“There was no one who stood up and said if we invest in eBay life will be grand,” she says. “We looked at a million things. And no one could say this is going to be the one. And we just couldn’t spread ourselves. Could we have won at the roulette table that night? Maybe. But we didn’t. You don’t go back and say, if only. . . .”
The decision, she went on, reflected a broader sense of how the company regarded itself. “We had the impediment of who we were. We had our kind of talent and our kind of investors,” she said. “We weren’t hiring the best engineers. We were hiring people who could do great work in journalism and great sales people. You can’t change who you are.”
Kathy Yates, whose early discomfort with Bob Ingle had evolved into friendship, joined him at Knight Ridder’s digital division, and it was there, in 1997, that she first heard of a new book by a Harvard Business School professor that presented a sober and troubling assessment of the fate that awaited companies under assault from what he called “disruptive technology.”
In The Innovator’s Dilemma, Clayton Christensen wrote of two technological forces, the more gentle of which “sustained” well-run companies. Ingle, in fact, had witnessed the power of “sustaining technology” as a young man at The Miami Herald, where the conversion from hot to cold type made producing a newspaper quicker and cheaper. The Herald, like newspapers across the country, absorbed that innovation in a way that streamlined the operation of a well-run company in a chain of successful newspapers.

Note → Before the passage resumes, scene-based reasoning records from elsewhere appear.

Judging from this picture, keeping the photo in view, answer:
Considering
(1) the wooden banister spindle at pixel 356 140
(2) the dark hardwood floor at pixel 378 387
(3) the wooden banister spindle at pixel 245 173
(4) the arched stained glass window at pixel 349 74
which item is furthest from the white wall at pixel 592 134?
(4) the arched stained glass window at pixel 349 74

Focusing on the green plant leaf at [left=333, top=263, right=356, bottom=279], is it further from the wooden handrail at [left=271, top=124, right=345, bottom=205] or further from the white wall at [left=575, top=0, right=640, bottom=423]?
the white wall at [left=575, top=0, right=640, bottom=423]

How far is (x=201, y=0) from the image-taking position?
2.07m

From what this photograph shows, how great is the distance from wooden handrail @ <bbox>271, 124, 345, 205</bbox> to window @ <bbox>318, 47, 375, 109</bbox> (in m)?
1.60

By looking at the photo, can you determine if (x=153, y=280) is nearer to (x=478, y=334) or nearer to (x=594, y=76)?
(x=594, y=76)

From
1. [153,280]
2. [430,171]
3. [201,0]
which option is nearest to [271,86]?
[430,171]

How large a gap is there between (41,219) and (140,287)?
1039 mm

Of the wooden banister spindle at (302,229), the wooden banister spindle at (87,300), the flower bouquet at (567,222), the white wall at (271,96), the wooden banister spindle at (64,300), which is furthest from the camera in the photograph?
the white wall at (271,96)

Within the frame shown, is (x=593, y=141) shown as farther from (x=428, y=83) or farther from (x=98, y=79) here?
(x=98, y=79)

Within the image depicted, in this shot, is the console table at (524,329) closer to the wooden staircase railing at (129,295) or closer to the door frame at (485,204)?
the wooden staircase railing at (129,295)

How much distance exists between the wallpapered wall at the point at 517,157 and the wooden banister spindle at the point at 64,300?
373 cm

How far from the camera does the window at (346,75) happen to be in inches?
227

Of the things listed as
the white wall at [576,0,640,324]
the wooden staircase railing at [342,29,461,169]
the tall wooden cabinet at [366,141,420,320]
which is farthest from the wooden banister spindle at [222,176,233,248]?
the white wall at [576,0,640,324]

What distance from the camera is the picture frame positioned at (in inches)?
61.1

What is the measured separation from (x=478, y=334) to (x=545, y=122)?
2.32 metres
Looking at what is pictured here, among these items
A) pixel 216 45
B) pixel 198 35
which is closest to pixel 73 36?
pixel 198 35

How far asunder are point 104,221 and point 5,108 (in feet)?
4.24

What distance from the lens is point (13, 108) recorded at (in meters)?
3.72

But “disruptive technology” possessed an altogether different power, one that could unmoor the best-run companies. Disruptive technology was difficult to confront because it functioned in a profoundly counterintuitive way. Unlike cold type, for instance, it did not enhance a product whose market—advertisers and readers—was established, familiar, and reliably profitable. Instead, it created new products that initially held little appeal to that existing market, either because the market was already happy with what it had, or because it was not ready for that innovation. In the 1980s, those newspaper companies that had experimented with electronic publishing discovered that their audiences still regarded the printed paper as the most efficient way to read and advertise.
It was a mistake, Christensen argued, to find fault with established companies not drawn to small, unprofitable corners of the market. Those companies had succeeded because they had developed their own “laws of nature”—an almost intuitive sense of how to make decisions, spend money, and, most important, maintain a good and reliable relationship with their customers. But these were the very qualities, he argued, that rendered them so vulnerable to disruptive technology.
Christensen, a devout Mormon, was staking out a position that bordered on business heresy. In the face of disruptive technology, he wrote, the wise course was not to react to the demands of existing customers. It was imperative to lower revenue expectations for the products spun off by those new technologies. And it was essential to accept the inevitability of failure. If sustaining technology brought reassurance, disruptive technology sowed doubt.
Yates had been with Knight Ridder long enough to recognize how much Christensen’s case mirrored what had taken place at her company. Knight Ridder, under Jim Batten, had ended the Viewtron experiment because the market was judged too small and the cost too high. But now Christensen was presenting an argument suggesting that, in essence, the company had had it all wrong—that because it had lost so much money it could not appreciate that Viewtron did, in fact, serve a market, albeit a small one that could, over time, develop into a far larger one, once the technology became cheaper, accessible, and efficient. Once the personal computer with a high-speed modem became a household fixture, the newspaper would cease being the best way to read, and more importantly, to search for jobs, employees, cars, and homes. That was the moment of disruption. And when it occurred, the companies that had been cultivating their shares of the emerging markets found themselves no longer at the periphery, but, like eBay, in a position to dominate a market that, not so long before, did not appear to exist.
As if by chance, Ingle had in 1990 come upon the very corrective in Mercury Center that Christensen would prescribe seven years later—a small, inexpensive laboratory for trying out those disruptive technologies, a place where modest successes could be celebrated and built upon, a “skunk works” operation that the company could keep running as it waited to see whether the new markets might emerge, or existing ones catch up.